One seasonal factor believed to be going on is fund closing of short positions in corn, for profit-taking or otherwise.

"Fund rebalancing before the end of year may be behind a portion of Thursday's corn price gains," broker CHS Hedging said. 

"Funds are short corn and will need to buy corn to rebalance fund positions and may want to book profits prior to the end of the calendar year. "

In fact, the main index fund rebalancing is early in the calendar year - meaning many other investors may be buying in anticipation of index fund buying, besides taking healthy profits on short positions.

'Margins will be razor thin'

If that stops, corn prices look vulnerable to falling back on ideas of the huge US stocks left at the end of 2013-14, following a record domestic harvest this year, and with decent South American harvests to come.

"You can come up with your own guess to next year's carryout projection, but good luck finding a number remotely friendly," Mike Mawdsley at Market 1 said.

"One firm I respect has their estimate near 2.6bn bushels for corn and over 480m bushels for soybean carryout next fall.

"If you haven't done so yet, get your pencil out on 2014 crop breakevens. Margins will be razor thin."

OK, we get the message.

Wheat not in negative territory shocker

Wheat, meanwhile, at least managed to revert back to unchanged on the day, at $6.10 a bushel, with its performance this year, now down more than 20% in Chicago on a front contract basis, likely to mean some index fund buying here too.

OK, Germany revealed a 2.5% rise to 3.13m hectares in winter wheat sowings.

But that was not too unexpected, and less than the European Union average rise, although Strategie Grains on Thursday forecast that Germany's actual wheat output will decline in 2014.

In fact, Toepfer earlier this week estimated Germany's winter wheat area, the great majority of plantings, rising 3% to 3.22m hectares.

'Offers little hope'

Besides, there is nothing like a bit of capitulation to put a market back on the front foot.

"At best, Thursday's price action offers a hint that a legitimate correction is possible, but the trade needs more convincing that wheat has value," Brian Henry at Benson Quinn Commodities said.

"The potential for a short covering rally exists. However, Thursday's weak close did more chart damage, which offers little hope."

At Phillip Futures, Vanessa Tan said: "With lacklustre export demand for US wheat, coupled with abundant global supplies, we remain bearish on US wheat."

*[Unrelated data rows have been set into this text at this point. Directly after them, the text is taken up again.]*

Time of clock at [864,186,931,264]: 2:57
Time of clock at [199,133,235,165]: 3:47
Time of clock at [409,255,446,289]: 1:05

Furthermore, although Argentina has lifted by 500,000 tonnes to 9.0m tonnes its forecast for the domestic wheat harvest, concerns over strict curbs on exports remain.

'Seasonal profit taking'

Soybeans dropped too in Chicago, down 0.2% to $13.16 a bushel for March delivery, again a direction that might be anticipated given the large long position that speculators hold in the oilseed.

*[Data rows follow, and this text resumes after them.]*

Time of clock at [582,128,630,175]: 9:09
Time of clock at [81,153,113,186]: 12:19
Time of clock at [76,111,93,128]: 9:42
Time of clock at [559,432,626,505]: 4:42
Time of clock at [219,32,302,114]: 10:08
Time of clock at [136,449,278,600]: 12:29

"Funds are long soybeans and we could continue to see some profit taking before the end of the year," CHS Hedging said.

One big unknown is the weather in Argentina, with hotter and drier conditions promoting talk of crop "stress".

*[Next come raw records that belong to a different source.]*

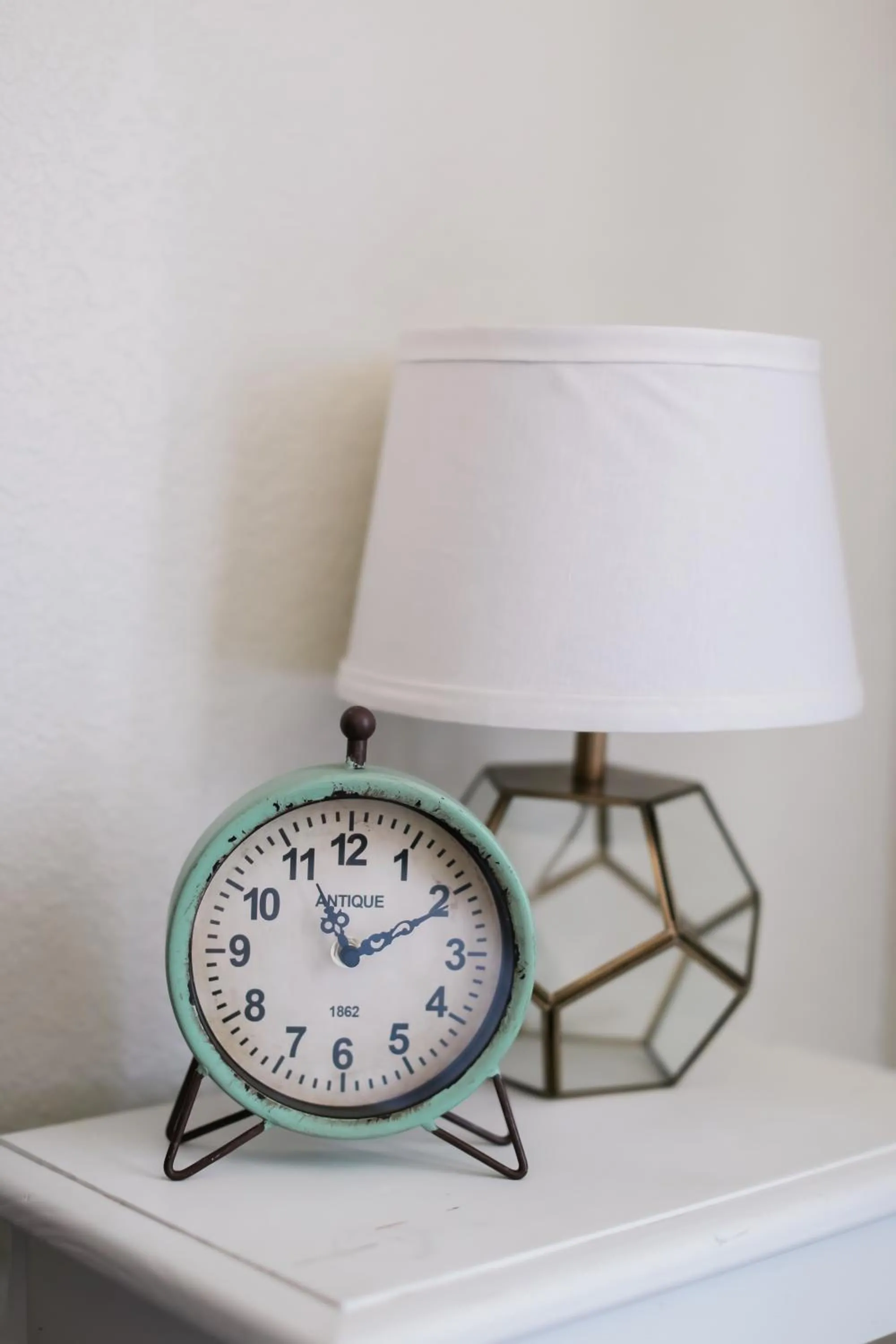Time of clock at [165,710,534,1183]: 11:10
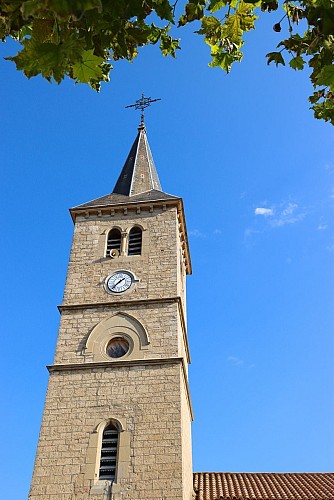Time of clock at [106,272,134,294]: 1:36
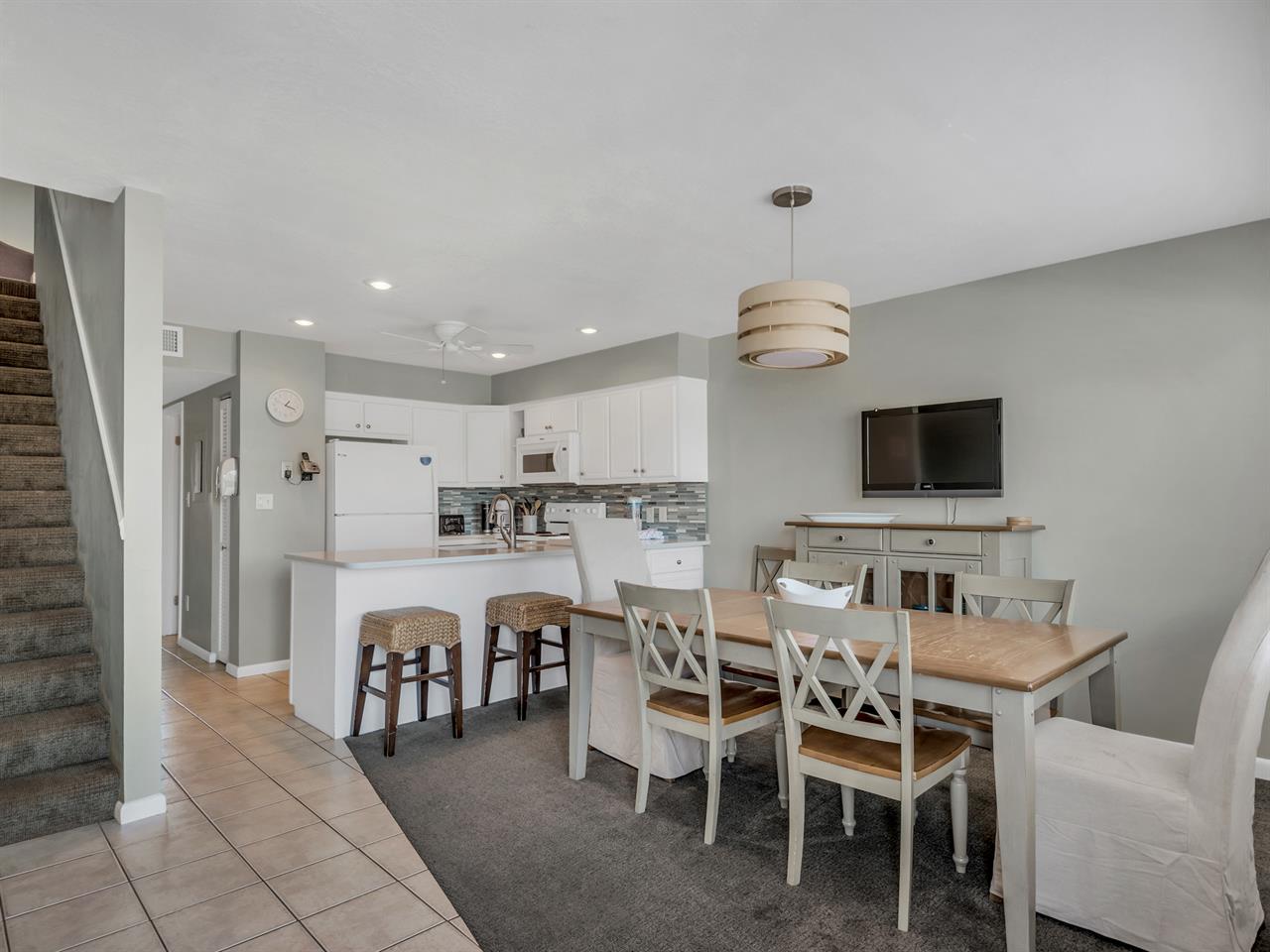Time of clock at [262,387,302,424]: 1:18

However, many commentators remain sanguine over the risks.

Besides, Argentina's agriculture ministry increased its estimate of Argentine soybean plantings to 20.8m hectares, from 20.7m hectares.

Cotton firms

In New York, cotton did better, adding 0.1% to 83.37 cents a pound for March, feeling a little more support from US weekly export sales which, at 243,000 running bales, were up 39% week on week.

"Last week's result brings year to date sales to 70% of the USDA's total marketing year estimate," with most of the year yet to go, Luke Mathews at Commonwealth Bank of Australia said,   "although this lags the normal seasonal average of 73%".

Furthermore, stocks certified for delivery against New York futures continue to decline, dropping to 41,714 bales.

And Cotlook trimmed its estimate for world cotton production in 2013-14 by 100,000 tonnes to 25.4m tonnes.

Not a hugely significant downgrade in the scale of things, but a downgrade nonetheless.